“Hear, O Israel: The LORD our God, the LORD is one. You shall love the LORD your God with all your heart and with all your soul and with all your might. And these words that I command you today shall be on your heart. You shall teach them diligently to your children, and shall talk of them when you sit in your house, and when you walk by the way, and when you lie down, and when you rise. You shall bind them as a sign on your hand, and they shall be as frontlets between your eyes. You shall write them on the doorposts of your house and on your gates. - Deuteronomy 6:4-9
I've gotten older!!! Not quite sure how that happened, really. ;) Each day it seems I have forgotten more things than I can keep up with! And then to look at how much time passes between...things...it is mind-blowing. (I cannot believe it has been nearly four years since my last post.)
One of the reasons my time flies is because life is so full - husband, toddler, mother-in-law living with us, job, other family, church...you get the idea - the hours of each day slip by like clouds in the sky. We get up for each day and it seems it's just a few hours and we're laying back down to get some sleep before we start all over again the next day. I'm so busy, I let myself think there's not enough time to sit down and read God's Word. So I have nothing to meditate on, talk about, chew on all day and I have forgotten too much. Busyness leads to forgetfulness.
When I started this blog eleven years ago (Oh. My. Gosh.), I was just trying something "new" that everyone was doing.

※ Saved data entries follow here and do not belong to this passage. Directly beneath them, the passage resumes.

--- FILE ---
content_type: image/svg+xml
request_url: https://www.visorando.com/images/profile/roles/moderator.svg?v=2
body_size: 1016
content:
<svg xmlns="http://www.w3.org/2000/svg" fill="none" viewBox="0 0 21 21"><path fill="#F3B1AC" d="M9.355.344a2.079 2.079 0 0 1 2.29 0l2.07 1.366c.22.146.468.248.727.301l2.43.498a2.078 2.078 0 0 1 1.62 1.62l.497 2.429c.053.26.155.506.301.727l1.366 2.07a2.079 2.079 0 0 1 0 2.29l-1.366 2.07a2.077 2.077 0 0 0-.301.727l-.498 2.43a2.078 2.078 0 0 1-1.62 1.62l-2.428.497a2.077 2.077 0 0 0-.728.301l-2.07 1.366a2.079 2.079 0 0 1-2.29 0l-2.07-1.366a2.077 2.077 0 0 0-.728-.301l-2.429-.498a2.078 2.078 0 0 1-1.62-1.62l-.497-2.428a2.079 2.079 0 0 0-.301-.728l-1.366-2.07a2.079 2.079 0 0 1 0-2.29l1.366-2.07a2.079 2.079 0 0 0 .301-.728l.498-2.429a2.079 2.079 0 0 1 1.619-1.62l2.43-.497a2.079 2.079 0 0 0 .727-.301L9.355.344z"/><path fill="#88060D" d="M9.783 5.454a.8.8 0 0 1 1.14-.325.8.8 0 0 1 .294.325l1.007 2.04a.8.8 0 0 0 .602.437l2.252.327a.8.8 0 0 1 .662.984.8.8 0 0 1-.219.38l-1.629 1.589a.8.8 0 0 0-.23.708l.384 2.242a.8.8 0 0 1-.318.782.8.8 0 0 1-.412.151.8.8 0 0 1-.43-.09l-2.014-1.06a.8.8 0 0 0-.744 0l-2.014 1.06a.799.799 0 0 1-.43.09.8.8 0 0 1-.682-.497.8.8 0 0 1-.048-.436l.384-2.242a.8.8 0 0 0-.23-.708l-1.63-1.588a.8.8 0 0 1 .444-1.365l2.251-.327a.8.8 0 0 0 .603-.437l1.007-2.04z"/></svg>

I had thoughts and ideas and wanted to contribute something to someone. Yes, there were a few people along the way who commented on my posts, telling me how it helped them or challenged them. But the truth is, this blog became a huge part of growing my faith. I was always thinking of how God was working in my life and was looking for ways to share that through the written word. My thoughts were on God and finding Him in the daily routine...the small things in life. These days, there's just the routine. It has overwhelmed me and kept me from thinking and wanting to share.
There is power in the written word. Just look at The Bible - the single most printed and influential book in the world. Moses even reminded the children of Israel to "write them (the commandments) on the doorposts of your house and your gates." The process of putting thought to paper (or keyboard) requires moments of quiet and introspection. It takes time to put together a coherent thought.
It's time to get back to that. Time to focus. Time to remember. I must make the time to read, talk, remember and be quiet. I'm not pledging to write "x" number of posts each day, week or month, but I am pledging to do the things that will lead to me writing again. I need more of God in my life because I've never felt further from Him than I do right now. Writing is what I need to help bring me back to the right mindset.
Fortunately for me, God is faithful even when I'm not. He never forsakes, leaves or abandons us, and if we just read, think, remember and listen...He speaks so clearly. I want to hear from Him again. I need to hear from Him. I have a 2 1/2 year old daughter that needs to know her Creator and I'm the one to teach her. Maybe my words here, forever captured on the internet (you know where nothing ever disappears!) will be there for here when I'm gone and will remind her to read, think, remember and listen.